I have a few messages for all of the people in this side of the world who marvel over my long legs. These also go out to all the passerby’s who have commented on how beautiful my super white legs are. Firstly, thanks. It may be a little strange that you keep starring and pointing at me, but you have in the past 6 months managed to give me a bit of an ego. This has begun to fade the impact of years of hearing tan is hot and watching all the short girls nab the tall guys.

However, there is something you guys don’t realize from a distance.

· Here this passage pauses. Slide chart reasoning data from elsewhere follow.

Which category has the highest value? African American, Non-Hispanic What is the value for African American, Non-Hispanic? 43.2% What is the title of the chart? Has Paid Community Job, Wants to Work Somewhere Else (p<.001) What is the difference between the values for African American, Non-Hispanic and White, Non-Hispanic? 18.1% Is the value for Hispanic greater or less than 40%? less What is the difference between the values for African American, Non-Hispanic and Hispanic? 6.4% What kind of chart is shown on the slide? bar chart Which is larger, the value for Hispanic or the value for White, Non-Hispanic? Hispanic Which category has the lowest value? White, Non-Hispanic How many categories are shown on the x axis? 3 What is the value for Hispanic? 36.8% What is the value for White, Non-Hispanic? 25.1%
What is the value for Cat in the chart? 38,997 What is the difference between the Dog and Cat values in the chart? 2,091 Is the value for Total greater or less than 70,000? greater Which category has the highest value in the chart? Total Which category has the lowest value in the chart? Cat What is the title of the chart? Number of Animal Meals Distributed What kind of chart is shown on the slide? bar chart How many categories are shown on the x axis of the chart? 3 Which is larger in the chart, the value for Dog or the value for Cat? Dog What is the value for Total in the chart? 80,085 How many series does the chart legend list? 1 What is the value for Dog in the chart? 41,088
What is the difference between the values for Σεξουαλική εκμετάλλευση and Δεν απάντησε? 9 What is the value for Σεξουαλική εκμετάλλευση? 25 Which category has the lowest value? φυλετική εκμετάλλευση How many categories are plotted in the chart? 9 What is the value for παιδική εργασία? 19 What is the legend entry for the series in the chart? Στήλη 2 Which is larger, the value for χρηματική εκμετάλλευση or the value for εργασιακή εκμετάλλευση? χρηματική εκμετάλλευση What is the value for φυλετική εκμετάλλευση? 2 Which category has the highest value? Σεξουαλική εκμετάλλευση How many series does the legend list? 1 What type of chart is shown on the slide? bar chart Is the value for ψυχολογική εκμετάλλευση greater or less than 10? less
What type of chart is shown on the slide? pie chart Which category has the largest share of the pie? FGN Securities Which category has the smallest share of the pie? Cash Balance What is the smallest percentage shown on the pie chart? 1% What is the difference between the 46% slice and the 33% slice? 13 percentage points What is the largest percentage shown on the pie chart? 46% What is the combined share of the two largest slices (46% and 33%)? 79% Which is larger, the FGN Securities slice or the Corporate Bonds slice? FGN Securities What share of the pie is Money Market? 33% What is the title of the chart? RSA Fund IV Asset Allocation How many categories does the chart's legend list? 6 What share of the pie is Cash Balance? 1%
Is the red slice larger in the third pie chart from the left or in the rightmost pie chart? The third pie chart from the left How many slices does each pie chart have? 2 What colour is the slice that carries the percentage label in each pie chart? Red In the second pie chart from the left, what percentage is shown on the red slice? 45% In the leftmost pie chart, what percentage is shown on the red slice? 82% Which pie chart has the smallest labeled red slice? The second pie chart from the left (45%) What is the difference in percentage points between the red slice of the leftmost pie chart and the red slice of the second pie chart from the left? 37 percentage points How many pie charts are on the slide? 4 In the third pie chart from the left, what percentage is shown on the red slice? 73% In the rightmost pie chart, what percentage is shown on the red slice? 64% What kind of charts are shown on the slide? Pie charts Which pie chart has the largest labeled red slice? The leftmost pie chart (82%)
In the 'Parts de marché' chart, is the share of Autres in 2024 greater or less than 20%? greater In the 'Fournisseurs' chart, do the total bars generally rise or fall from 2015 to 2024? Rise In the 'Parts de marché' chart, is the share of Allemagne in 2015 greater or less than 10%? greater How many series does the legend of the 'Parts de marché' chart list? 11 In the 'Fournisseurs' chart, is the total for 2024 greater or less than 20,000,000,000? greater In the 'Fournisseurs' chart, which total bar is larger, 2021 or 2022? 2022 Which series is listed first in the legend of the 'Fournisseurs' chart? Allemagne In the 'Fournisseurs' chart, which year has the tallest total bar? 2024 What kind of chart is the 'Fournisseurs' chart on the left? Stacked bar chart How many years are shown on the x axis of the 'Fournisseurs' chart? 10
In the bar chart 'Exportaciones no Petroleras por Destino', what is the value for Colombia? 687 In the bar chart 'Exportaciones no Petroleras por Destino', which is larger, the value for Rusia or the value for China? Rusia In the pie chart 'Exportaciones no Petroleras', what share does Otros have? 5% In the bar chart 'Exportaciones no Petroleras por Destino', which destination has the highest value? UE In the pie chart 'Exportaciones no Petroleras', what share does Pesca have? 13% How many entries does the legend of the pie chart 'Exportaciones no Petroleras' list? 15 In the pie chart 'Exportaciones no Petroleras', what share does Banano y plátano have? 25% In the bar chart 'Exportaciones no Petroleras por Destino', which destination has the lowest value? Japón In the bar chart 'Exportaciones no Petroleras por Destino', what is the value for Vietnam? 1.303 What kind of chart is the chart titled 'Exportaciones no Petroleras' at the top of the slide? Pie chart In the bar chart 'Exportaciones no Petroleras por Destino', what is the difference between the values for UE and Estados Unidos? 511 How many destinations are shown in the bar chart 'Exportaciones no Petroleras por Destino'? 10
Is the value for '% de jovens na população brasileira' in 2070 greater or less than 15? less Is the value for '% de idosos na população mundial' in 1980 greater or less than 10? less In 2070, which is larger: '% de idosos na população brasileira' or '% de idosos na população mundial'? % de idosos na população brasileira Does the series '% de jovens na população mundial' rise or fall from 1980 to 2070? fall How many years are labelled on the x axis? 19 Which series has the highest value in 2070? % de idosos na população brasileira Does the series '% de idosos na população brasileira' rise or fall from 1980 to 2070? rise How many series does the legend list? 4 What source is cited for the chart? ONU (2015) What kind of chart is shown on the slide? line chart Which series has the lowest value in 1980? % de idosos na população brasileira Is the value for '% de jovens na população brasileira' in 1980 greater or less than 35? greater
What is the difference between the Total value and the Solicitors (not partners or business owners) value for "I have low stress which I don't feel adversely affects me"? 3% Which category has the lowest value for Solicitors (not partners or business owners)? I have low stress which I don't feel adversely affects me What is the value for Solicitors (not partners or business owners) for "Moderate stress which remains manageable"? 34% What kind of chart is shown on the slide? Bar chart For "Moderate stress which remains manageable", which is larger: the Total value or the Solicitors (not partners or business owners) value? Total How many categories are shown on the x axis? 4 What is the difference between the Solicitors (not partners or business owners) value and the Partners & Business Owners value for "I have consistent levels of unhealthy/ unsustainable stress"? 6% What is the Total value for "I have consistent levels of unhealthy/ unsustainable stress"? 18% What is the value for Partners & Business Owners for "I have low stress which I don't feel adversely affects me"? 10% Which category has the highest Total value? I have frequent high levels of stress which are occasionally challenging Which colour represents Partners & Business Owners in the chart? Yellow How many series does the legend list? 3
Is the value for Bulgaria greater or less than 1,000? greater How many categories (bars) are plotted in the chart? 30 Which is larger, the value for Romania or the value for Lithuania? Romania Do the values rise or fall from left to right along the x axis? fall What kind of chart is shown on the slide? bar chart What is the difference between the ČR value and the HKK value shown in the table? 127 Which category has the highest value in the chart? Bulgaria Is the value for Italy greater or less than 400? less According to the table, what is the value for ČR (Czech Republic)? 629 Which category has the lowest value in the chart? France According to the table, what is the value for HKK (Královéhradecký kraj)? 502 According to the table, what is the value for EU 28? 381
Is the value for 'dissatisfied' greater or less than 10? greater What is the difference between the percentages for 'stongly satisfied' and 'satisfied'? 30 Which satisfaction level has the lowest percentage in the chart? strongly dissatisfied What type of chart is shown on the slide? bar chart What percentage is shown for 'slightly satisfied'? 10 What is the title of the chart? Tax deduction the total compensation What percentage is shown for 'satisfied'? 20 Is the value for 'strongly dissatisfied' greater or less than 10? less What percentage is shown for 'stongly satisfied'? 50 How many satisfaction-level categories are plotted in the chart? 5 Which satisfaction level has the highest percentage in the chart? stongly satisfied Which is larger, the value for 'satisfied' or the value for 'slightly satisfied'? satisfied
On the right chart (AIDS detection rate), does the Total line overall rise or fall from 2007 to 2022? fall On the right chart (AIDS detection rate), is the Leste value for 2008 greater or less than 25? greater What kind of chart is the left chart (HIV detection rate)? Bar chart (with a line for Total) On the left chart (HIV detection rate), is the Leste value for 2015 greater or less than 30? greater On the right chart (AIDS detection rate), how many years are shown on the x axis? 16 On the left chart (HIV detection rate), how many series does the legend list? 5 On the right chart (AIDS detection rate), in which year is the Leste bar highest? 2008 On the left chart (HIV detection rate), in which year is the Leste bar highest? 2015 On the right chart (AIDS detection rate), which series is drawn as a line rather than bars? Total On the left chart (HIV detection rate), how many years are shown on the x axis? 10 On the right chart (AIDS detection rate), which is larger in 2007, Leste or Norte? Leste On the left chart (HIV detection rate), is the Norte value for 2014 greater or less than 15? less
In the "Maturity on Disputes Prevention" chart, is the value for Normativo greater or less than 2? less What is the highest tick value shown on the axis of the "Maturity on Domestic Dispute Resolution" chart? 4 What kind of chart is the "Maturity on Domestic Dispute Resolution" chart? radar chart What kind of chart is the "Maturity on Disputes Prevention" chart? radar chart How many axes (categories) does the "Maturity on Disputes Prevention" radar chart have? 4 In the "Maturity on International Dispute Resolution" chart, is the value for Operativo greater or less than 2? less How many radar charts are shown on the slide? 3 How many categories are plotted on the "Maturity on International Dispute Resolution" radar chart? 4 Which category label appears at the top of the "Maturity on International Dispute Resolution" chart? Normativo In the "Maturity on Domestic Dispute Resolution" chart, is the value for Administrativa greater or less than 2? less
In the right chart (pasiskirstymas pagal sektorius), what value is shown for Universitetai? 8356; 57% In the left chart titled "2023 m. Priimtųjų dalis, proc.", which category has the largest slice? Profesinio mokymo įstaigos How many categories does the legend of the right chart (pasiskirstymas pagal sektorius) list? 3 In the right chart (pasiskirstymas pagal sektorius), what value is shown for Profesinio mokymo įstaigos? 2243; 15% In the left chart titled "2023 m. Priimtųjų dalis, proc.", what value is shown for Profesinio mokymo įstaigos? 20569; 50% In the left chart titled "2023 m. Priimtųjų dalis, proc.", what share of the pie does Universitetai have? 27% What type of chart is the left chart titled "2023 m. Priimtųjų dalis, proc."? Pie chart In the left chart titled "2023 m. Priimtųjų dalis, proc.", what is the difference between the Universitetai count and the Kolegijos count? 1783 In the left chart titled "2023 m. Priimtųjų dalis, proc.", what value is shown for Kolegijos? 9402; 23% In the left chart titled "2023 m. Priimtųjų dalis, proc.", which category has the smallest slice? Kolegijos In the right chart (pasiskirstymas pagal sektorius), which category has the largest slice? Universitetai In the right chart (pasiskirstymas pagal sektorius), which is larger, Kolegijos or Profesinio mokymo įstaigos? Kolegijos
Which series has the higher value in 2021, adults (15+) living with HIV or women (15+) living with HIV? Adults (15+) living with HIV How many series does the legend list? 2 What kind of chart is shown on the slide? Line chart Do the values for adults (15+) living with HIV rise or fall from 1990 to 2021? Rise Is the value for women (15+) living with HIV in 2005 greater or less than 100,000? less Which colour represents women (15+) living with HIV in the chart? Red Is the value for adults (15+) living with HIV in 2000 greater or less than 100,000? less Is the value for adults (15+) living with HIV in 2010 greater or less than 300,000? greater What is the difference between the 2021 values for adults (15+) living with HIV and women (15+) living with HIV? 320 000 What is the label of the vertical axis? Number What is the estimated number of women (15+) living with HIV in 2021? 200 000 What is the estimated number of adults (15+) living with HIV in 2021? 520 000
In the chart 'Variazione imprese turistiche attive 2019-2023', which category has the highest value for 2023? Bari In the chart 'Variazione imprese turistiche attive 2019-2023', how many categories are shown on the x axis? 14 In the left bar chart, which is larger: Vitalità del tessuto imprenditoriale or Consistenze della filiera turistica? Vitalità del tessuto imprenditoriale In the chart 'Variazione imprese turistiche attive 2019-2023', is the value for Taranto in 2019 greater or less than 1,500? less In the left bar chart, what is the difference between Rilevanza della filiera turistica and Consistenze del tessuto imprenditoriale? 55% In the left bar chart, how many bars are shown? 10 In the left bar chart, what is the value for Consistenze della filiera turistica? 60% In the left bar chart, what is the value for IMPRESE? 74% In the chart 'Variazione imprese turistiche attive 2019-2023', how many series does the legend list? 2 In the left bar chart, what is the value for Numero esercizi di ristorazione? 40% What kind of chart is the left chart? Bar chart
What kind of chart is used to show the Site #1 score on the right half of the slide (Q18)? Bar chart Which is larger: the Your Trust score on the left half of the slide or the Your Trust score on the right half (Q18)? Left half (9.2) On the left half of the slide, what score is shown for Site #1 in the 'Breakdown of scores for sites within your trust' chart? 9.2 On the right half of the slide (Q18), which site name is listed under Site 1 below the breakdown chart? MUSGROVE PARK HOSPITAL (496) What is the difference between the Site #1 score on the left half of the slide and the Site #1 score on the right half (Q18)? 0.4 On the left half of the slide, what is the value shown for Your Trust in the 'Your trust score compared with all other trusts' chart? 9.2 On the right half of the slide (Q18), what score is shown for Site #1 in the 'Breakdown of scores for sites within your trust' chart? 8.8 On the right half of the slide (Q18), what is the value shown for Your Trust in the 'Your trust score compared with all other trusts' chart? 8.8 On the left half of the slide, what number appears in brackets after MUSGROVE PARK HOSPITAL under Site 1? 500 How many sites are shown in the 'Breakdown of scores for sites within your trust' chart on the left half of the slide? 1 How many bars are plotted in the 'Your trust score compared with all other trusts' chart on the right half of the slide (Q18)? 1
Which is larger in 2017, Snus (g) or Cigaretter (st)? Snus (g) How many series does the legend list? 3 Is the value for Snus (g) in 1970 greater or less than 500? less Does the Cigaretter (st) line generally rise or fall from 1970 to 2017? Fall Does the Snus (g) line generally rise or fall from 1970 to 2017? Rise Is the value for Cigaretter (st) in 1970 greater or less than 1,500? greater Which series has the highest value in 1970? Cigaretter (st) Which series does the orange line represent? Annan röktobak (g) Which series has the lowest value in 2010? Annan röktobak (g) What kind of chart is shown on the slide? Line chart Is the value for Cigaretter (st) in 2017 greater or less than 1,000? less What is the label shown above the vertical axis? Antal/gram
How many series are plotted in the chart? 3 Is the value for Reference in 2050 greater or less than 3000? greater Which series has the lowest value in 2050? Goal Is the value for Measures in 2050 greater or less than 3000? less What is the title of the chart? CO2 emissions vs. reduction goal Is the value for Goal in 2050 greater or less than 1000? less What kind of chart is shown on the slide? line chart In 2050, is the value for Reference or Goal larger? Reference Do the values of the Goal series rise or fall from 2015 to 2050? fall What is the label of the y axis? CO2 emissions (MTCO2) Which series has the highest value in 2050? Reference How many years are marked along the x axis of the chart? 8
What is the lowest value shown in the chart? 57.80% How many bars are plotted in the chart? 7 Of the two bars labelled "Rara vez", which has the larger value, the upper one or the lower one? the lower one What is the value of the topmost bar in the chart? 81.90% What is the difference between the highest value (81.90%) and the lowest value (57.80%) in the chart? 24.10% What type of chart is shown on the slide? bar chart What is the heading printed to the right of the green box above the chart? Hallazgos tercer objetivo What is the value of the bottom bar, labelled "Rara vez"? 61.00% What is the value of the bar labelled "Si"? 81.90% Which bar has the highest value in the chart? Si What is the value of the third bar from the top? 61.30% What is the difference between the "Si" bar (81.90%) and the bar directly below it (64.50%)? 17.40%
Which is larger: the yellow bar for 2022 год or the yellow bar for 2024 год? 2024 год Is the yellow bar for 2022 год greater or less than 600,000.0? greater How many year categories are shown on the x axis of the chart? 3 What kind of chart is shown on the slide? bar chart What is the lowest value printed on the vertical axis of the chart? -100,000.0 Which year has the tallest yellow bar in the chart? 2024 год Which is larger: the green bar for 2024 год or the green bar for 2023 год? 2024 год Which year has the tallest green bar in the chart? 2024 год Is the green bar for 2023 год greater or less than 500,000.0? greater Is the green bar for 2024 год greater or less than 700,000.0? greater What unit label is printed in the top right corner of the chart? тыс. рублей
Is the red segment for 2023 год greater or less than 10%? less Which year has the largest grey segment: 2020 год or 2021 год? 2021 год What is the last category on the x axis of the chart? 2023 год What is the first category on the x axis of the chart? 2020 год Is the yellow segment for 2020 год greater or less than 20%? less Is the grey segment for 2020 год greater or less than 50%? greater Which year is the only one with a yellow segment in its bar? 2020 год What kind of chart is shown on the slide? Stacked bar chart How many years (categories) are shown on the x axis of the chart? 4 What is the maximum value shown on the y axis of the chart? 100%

Something that has been happening to my body while abroad that I will carry with me forever that has nothing to do with your compliments–the accumulation of an insane amount of travel scars. Now I’d like to call these battle scars, that makes me sound way more badass, but these long, white legs, are now showing signs of abuse from even the most mundane of occurrences. Bug bites, a shaving cut, scooter accident, hazardous dancing, walking down the street, it has all left its mark–a dark purple jagged reminder of the life I’ve lived and loved. There are now so many I’ve lost count. These travel scars are staring to claim land that was once populated by freckles and the landscape of my legs is starting to look like a battlefield.

I used to break bones (knock on wood) now I just cut myself all the time even when I don’t realize–I cut the top of my foot on glass dancing…I don’t even know how I accomplished that one. I’m not sure if it’s the air here, the bugs I co-inhabit with in these guesthouses, or just the traveler lifestyle, but everyone I have met has had a minor cut turn infected quicker than you can find one of the million pharmacies on every corner. Not even my 3 kg medical kit can help me now, it’s just a something you learn to accept as a strong probability. However, my legs are longer and whiter. This means more space to injure myself and more pronounced travel scars creating a mess of shades of pink and purple all over. This is just further exacerbated by the fact that I am what some might call “clumsy.”

So back to my original message to all my leg and skin color admirers. You don’t want what I have. Unless you manage to live in a bubble (which believe me people has been proposed to me a few times before) or want to look like are constantly on the wrong end of a Muay Thai fight, then embrace your tan shorter legs. And I guess if the Internet ceases to exist and my words are lost in the abyss one day, I can come up with some way cooler stories to tell you for why I look this way. Maybe I’ll put it out there as a new writing assignment to my 6 year old students and see what they come up with. Once upon a time, Ms. Gluckman gashed her leg open as she was being chased by a motorcycle gang of angry chickens….to be continued.